**Problem requirements**
Pull out every line below holding the word "Мероприятия".

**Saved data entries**
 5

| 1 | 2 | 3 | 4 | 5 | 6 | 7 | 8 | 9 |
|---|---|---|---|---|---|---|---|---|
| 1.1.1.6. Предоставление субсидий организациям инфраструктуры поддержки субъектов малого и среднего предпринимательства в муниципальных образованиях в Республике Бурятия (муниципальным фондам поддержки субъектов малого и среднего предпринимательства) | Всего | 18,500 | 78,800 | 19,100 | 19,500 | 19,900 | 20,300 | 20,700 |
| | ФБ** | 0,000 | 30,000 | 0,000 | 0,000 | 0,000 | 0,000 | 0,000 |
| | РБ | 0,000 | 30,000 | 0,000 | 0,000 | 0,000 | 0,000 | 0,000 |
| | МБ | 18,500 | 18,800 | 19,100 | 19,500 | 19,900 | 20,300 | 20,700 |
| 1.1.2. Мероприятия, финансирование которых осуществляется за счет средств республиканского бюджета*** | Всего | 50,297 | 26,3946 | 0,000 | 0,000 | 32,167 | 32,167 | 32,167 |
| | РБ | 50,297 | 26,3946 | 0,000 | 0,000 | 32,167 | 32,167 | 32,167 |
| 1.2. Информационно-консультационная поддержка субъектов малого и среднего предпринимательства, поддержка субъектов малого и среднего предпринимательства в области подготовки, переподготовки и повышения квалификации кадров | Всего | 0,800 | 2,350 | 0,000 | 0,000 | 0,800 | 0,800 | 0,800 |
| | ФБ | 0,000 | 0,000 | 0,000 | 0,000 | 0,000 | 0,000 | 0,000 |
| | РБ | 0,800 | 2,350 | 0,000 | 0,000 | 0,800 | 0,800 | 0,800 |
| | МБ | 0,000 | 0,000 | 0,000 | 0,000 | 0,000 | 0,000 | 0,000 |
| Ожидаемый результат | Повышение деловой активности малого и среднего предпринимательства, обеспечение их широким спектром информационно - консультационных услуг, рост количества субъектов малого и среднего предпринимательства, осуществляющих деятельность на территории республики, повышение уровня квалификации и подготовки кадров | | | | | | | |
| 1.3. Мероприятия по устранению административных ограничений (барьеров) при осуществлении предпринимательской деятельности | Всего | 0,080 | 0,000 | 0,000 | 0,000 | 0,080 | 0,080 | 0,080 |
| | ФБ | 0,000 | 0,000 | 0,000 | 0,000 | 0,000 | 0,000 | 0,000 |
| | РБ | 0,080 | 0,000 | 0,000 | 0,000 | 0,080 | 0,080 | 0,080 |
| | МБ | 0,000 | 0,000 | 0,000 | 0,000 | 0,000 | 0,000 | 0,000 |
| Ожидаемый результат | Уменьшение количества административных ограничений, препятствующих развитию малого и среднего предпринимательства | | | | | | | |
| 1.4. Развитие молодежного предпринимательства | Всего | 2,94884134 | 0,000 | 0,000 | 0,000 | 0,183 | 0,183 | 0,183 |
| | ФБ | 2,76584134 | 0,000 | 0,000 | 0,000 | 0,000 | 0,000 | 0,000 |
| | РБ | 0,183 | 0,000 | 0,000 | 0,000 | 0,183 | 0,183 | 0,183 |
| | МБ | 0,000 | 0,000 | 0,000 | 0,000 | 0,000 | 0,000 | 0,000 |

**Solution to this exercise**
| 1.1.2. Мероприятия, финансирование которых осуществляется за счет средств республиканского бюджета*** | Всего | 50,297 | 26,3946 | 0,000 | 0,000 | 32,167 | 32,167 | 32,167 |
| 1.3. Мероприятия по устранению административных ограничений (барьеров) при осуществлении предпринимательской деятельности | Всего | 0,080 | 0,000 | 0,000 | 0,000 | 0,080 | 0,080 | 0,080 |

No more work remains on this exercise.